020 =====

「後ろから集めろー」


 あっという間にテストが終わった。
 範囲があまりなかったおかげか、前回で要領を掴んだからか。俺は前ほど焦ることなく自分のペースでテスト勉強をすることが出来た。結果もついてくればいいんだけど。

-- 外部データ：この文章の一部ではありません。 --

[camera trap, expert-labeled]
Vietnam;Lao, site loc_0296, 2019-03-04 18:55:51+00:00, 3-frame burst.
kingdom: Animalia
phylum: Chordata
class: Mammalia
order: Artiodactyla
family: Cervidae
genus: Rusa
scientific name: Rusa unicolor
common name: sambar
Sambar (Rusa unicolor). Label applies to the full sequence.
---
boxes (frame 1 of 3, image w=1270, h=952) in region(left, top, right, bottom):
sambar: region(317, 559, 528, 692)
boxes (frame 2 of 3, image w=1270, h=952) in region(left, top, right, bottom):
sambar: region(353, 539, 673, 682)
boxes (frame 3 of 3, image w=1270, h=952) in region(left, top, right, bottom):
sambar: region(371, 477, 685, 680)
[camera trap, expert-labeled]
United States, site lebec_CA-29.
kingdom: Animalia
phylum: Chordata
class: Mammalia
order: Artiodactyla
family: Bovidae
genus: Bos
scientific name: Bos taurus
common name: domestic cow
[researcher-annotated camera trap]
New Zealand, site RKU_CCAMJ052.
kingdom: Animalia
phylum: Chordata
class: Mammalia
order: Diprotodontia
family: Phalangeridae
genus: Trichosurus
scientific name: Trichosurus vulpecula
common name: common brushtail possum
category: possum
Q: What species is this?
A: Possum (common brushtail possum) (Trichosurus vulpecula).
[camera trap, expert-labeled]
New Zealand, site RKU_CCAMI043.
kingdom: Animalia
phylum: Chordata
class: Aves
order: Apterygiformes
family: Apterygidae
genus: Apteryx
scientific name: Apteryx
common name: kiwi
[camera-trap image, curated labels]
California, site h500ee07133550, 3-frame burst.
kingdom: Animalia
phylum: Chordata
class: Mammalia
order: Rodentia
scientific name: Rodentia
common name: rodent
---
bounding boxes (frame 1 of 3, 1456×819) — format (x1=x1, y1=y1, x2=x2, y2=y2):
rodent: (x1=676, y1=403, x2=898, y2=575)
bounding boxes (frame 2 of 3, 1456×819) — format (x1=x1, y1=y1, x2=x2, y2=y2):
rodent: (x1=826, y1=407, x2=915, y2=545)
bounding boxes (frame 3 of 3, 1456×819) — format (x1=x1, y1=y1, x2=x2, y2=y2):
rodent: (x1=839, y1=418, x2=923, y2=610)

 テストが終わっても周りは相変わらずだ。春原さんたちはそれぞれマイペースだし、新は少し過保護になった気がする。転入生率いるあの集団も、何一つ変わることなく反感を買ったり親衛隊を煽ったりしている。

 そんな夏休み前最終日。


「じゃあ、りんごもしばらくこっちにいるんだ?」
「まぁな。でも少し早めに行くつもり、混むだろうし」


 行き先はもちろん父さんのところだ。夏休みを利用して会いに行きたいじゃないか。
 後々鷹人さんにでも相談しなきゃな。


「じゃあ、またメールするから」
「ん、またな」


 新たち寮生もお盆には寮から出なくてはならない。でも、それまでは結構遊べるということだ。今年は環境も変わって遊ぶことも減ったから、約束が出来ただけですごく嬉しい。

 なんて、浮かれてたからいけなかったんだ。


「見つけた」
「え?」
「木之下、りんご」


 人気のなくなった学園で、俺は意識を失った。見覚えのある顔に声をあげる間もなく。